• Extract to read

↓↓↓

Metlakatla is from Maxłakxaała, a Tsimshian word meaning "Salt Water Passage." Metlakatla was named after another village of the same name ("Old Metlakatla") in British Columbia, which is on Metlakatla Pass, near Prince Rupert. In a more ancient time, it was a Tlingit hunting ground known as "Taquan". The Tsimshians were granted permission to own the land by Chief Johnson of the Tlinget tribe.

In 1886, William Duncan, an English tannery employee and lay minister of the Anglican Church, had a doctrinal dispute with the Church authorities in Metlakatla, B.C.. He and a devoted group of Tsimshian followers decided to leave Metlakatla. Duncan went to Washington, D.C., in the United States and asked the U.S. government to give his group land in Alaska. The U.S. gave them Annette Island. Metlakatla was selected[clarification needed] by an appointed search committee, for its calm bay, gently sloped beaches, and nearby waterfall[citation needed].

In 1887 the group arrived on the island and built a settlement in the Port Chester area of the island. The town was laid out in a neat grid pattern and contained a church, a school, a tannery, and a sawmill. They named the town New Metlakatla, after the town they had left behind, but later dropped the "New". in 1888, William Duncan returned to Washington and lobbied the U.S. Congress for an Indian reservation on Annette Island. Although the reservation system had not been used in Alaska, this request was granted in 1891. Annette Island and its surrounding islands today comprise the only Indian reservation in Alaska. Duncan remained at Metlakatla until his death in 1918.

↑↑↑

• Data extract

↓↓↓

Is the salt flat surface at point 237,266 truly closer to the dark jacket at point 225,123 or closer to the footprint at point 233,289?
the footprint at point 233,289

↑↑↑

Continue the history of Metlakatla after its last sentence.

• Output of the exercise
During World War II a large airfield was built on Annette Island. This airfield became the first post for a Canadian military unit to be stationed on US soil. The 115th Fighter Squadron RCAF and followed by the 118th Fighter Squadron RCAF flying Curtiss 87A Kittyhawks. After the war it became a United States Coast Guard search and rescue base. Until recently, it was the largest airfield in Alaska. This airfield served the area commercially until the 1970s when the new Ketchikan Airport was built at Gravina Island in the Inside Passage.